Nico Vincent, manager of the Subsea Project that deployed two SAAB Sabertooth subsea drones from the mothership to explore the wreck, described the difficulties faced by the image capture team working in the same treacherous waters that proved so fatal to Endurance back in 1915.
“This has been the most complex subsea project ever undertaken, with several world records achieved to ensure the safe detection of Endurance,” he said.

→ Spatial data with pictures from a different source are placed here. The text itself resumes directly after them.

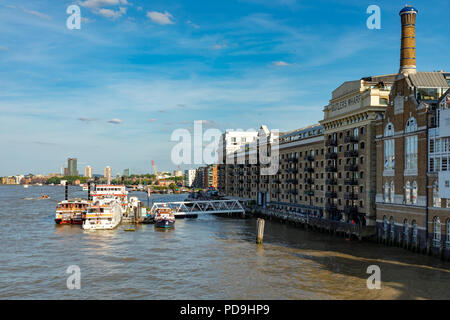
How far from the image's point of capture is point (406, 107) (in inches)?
2302

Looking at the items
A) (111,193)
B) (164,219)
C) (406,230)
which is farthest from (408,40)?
(111,193)

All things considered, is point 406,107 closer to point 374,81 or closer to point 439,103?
point 439,103

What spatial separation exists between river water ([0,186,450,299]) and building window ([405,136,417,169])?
11.1 meters

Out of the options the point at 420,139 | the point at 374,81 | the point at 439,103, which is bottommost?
the point at 420,139

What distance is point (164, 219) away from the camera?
282 feet

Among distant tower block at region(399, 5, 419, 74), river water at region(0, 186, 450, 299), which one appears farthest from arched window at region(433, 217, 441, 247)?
distant tower block at region(399, 5, 419, 74)

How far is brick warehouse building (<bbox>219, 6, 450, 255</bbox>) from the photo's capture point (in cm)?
5162

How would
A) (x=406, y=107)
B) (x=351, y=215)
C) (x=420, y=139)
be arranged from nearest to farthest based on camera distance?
(x=420, y=139) → (x=406, y=107) → (x=351, y=215)

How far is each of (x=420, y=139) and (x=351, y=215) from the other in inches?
887

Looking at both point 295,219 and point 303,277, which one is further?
point 295,219

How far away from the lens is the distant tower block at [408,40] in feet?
200

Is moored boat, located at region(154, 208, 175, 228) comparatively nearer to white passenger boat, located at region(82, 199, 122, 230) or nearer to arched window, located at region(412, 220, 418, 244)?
white passenger boat, located at region(82, 199, 122, 230)

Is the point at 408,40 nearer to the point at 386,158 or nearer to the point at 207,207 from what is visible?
the point at 386,158
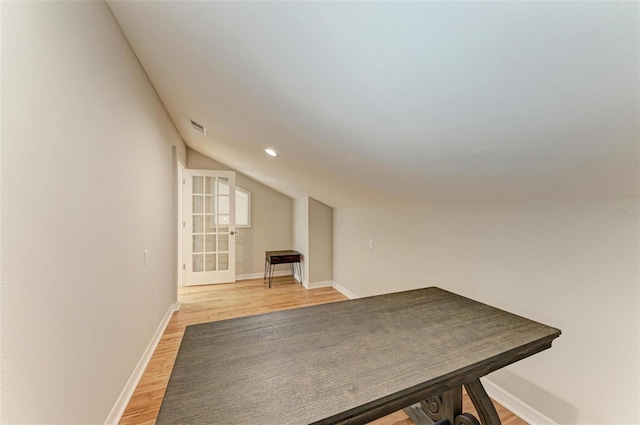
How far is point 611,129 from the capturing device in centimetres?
95

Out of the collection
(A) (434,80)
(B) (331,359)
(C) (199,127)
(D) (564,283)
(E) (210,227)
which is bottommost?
(B) (331,359)

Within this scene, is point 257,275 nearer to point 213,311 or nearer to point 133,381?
point 213,311

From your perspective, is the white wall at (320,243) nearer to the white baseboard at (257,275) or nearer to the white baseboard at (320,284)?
the white baseboard at (320,284)

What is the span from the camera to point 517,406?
68.3 inches

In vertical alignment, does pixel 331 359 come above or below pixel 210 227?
below

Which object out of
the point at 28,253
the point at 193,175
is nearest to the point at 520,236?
the point at 28,253

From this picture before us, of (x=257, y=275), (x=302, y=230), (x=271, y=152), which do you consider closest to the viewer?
(x=271, y=152)

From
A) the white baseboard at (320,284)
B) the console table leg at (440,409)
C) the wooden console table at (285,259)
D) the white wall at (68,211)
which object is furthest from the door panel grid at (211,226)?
the console table leg at (440,409)

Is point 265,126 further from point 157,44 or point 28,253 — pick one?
point 28,253

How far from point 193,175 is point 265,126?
2885 mm

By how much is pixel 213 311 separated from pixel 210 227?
162 centimetres

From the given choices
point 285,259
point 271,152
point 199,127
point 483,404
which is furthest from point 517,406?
point 199,127

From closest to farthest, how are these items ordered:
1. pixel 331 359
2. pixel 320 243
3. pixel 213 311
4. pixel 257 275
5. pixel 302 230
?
1. pixel 331 359
2. pixel 213 311
3. pixel 320 243
4. pixel 302 230
5. pixel 257 275

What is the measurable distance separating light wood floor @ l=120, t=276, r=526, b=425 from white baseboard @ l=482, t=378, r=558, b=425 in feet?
0.13
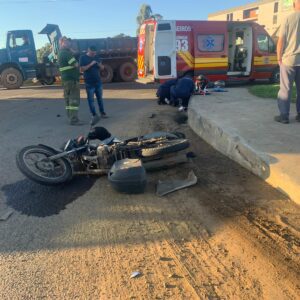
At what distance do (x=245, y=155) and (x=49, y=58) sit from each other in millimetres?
16957

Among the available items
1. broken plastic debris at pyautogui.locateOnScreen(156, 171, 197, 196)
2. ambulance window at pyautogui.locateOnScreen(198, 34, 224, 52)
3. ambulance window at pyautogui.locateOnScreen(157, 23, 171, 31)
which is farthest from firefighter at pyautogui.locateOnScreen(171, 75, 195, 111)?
broken plastic debris at pyautogui.locateOnScreen(156, 171, 197, 196)

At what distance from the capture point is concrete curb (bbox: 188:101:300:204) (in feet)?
11.8

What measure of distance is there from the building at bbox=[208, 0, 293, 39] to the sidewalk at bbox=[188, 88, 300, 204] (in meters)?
47.0

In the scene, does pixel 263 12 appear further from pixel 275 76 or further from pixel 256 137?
pixel 256 137

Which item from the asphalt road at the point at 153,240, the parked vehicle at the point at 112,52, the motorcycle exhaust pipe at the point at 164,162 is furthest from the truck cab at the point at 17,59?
the motorcycle exhaust pipe at the point at 164,162

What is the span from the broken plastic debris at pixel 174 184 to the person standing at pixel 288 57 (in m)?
2.43

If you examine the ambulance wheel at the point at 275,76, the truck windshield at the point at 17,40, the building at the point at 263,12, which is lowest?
the ambulance wheel at the point at 275,76

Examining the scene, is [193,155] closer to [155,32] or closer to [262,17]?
[155,32]

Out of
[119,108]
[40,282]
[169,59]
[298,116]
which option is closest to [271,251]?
[40,282]

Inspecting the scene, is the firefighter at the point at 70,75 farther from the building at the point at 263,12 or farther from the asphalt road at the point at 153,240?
the building at the point at 263,12

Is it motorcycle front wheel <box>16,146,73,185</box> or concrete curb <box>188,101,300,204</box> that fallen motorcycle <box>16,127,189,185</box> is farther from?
concrete curb <box>188,101,300,204</box>

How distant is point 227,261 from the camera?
2.59m

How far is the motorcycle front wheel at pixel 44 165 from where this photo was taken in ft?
13.4

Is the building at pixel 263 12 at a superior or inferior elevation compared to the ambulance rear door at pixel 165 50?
superior
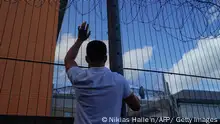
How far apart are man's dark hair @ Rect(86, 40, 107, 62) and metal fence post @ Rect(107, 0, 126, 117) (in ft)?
1.61

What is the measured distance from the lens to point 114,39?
1.63 meters

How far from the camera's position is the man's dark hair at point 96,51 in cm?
100

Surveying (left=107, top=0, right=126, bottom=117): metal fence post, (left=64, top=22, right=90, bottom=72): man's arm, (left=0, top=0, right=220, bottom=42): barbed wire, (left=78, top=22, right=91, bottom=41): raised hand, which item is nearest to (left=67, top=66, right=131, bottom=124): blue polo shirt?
(left=64, top=22, right=90, bottom=72): man's arm

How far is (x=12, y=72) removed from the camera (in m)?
3.65

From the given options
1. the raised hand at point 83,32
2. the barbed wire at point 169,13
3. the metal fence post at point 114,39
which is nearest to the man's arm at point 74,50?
the raised hand at point 83,32

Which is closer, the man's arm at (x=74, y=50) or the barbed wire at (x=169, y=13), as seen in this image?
the man's arm at (x=74, y=50)

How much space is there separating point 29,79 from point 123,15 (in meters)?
2.62

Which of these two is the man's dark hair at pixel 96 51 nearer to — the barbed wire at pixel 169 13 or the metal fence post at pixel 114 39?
the metal fence post at pixel 114 39

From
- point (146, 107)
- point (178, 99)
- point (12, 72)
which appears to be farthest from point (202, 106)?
point (12, 72)

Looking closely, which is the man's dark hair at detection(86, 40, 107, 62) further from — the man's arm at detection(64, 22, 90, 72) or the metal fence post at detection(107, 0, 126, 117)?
the metal fence post at detection(107, 0, 126, 117)

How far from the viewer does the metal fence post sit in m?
1.52

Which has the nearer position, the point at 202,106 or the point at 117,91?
the point at 117,91

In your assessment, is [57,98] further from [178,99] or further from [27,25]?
[178,99]

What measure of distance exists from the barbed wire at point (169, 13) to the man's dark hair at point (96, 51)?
1.11 meters
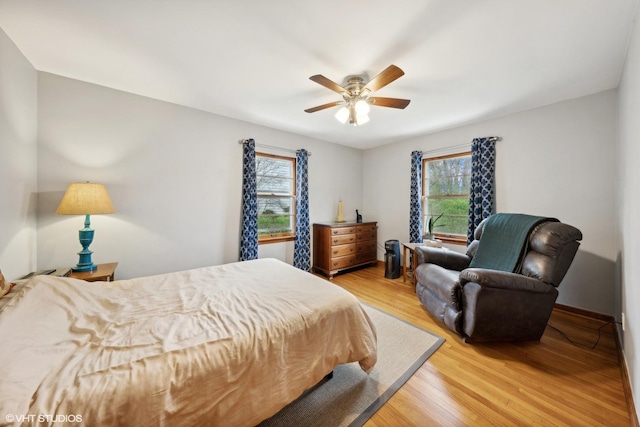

The hybrid vehicles combine the technologies of Remote Operating Vehicles (ROVs) – always linked to the surface – with Autonomous Underwater Vehicles (AUVs) – capable of operating without such links and are fitted with high-definition cameras and side-scan imaging capabilities.
According to Mensun Bound, the find is a milestone in polar history.
“We are overwhelmed by our good fortune in having located and captured images of Endurance,” he said.
“This is by far the finest wooden shipwreck I have ever seen. It is upright, well proud of the seabed, intact, and in a brilliant state of preservation.”
The S.A. Agulhas II was built in 2012, a century after Endurance was built. Dr John Shears, the British expedition leader of Endurance22.
Bound also paid tribute the recordkeeping of Endurance captain, Frank Worsley, whose data helped the modern explorers locate the site, which was just 4 nautical miles south of Worsley’s last reported position.
“The search for the Endurance was 10 years in the making. It was one of the most ambitious archaeological undertakings ever,” he said. “It was also a huge international team effort that demonstrates what can be achieved when people work together. Shackleton, we like to think, would have been proud of us.”
The S.A. Agulhas II left the site on Tuesday and plans to call in at the abandoned whaling station at Grytviken in South Georgia to visit Shackleton’s grave and pay tribute to “The Boss” before heading back to South Africa.